WASHINGTON (Reuters) – U.S. President Donald Trump has ordered Pentagon and White House officials to begin planning a military parade in Washington similar to the Bastille Day parade he witnessed in Paris in July, the Washington Post reported on Tuesday.

At a meeting at the Pentagon on Jan. 18 that included Defense Secretary Jim Mattis and Joint Chiefs of Staff Chairman General Joseph Dunford, Trump said he wanted a military parade, the Post reported, citing a military official who spoke on condition of anonymity.

“The marching orders were: I want a parade like the one in France,” the military official said, according to the Post. “This is being worked at the highest levels of the military,” the official added.

After the Post published its story, the White House issued a statement that said Trump “has asked the Department of Defense to explore a celebration at which all Americans can show their appreciation.”

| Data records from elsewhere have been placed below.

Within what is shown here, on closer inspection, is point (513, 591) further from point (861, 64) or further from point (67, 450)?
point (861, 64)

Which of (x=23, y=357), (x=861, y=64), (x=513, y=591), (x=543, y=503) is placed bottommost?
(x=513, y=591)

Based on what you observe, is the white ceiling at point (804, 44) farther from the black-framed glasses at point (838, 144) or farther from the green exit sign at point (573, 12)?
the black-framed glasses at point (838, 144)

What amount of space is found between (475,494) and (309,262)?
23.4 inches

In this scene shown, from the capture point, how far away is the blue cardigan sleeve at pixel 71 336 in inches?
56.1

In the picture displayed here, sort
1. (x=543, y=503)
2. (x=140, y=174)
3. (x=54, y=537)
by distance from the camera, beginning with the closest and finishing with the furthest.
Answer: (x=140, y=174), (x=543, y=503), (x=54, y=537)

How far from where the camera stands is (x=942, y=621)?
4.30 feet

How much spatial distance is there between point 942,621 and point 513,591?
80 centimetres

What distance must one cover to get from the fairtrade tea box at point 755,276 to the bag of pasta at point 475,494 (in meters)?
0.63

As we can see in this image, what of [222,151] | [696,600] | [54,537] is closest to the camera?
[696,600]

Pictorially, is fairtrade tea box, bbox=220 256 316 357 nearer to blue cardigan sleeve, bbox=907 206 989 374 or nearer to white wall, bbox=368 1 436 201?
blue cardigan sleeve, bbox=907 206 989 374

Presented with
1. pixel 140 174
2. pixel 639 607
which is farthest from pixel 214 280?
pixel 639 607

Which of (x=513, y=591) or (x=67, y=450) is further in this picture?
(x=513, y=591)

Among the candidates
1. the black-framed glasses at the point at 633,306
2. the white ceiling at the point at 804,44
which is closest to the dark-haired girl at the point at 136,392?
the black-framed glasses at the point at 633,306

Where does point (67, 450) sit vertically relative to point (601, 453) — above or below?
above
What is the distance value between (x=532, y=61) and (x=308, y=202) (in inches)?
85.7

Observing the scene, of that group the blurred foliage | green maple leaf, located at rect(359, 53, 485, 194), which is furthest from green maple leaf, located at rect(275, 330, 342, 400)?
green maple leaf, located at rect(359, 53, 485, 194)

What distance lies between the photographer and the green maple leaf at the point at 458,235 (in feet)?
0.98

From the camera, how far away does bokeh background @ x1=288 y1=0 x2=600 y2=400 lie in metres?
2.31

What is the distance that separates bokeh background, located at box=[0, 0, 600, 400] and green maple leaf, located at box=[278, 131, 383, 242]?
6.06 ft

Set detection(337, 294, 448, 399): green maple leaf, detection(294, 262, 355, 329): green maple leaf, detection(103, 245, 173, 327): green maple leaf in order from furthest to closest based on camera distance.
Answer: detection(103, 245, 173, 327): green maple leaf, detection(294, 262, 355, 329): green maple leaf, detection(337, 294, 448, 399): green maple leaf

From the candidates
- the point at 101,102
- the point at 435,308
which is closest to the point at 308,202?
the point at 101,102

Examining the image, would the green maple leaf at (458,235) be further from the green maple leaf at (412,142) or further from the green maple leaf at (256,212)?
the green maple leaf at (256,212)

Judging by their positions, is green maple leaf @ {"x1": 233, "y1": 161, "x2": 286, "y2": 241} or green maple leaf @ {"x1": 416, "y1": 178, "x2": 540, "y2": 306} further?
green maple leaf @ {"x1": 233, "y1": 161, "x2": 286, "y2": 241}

A White House official, who spoke on condition of anonymity, said the parade planning was in the “brainstorming” stage and nothing had been decided, the Post reported.

The Pentagon was aware of a request for a parade but was only just starting to explore possibilities, including on timing, a Pentagon spokesman told Reuters.

Trump has said he was impressed by the military parade he watched in Paris on July 14. U.S. and French soldiers marched together to mark 100 years since the United States entered World War One and France’s annual Bastille Day holiday. It included tanks, armored vehicles and a flyover of U.S. and French military jets.

“To a large extent because of what I witnessed, we may do something like that on July 4 in Washington down Pennsylvania Avenue,” Trump told reporters in September. “We’re actually looking into it.”

The U.S. capital has held large military displays to mark significant occasions, including victories in war, but rolling tanks and marching troops down Pennsylvania Avenue are not typically done on the U.S. Independence Day holiday.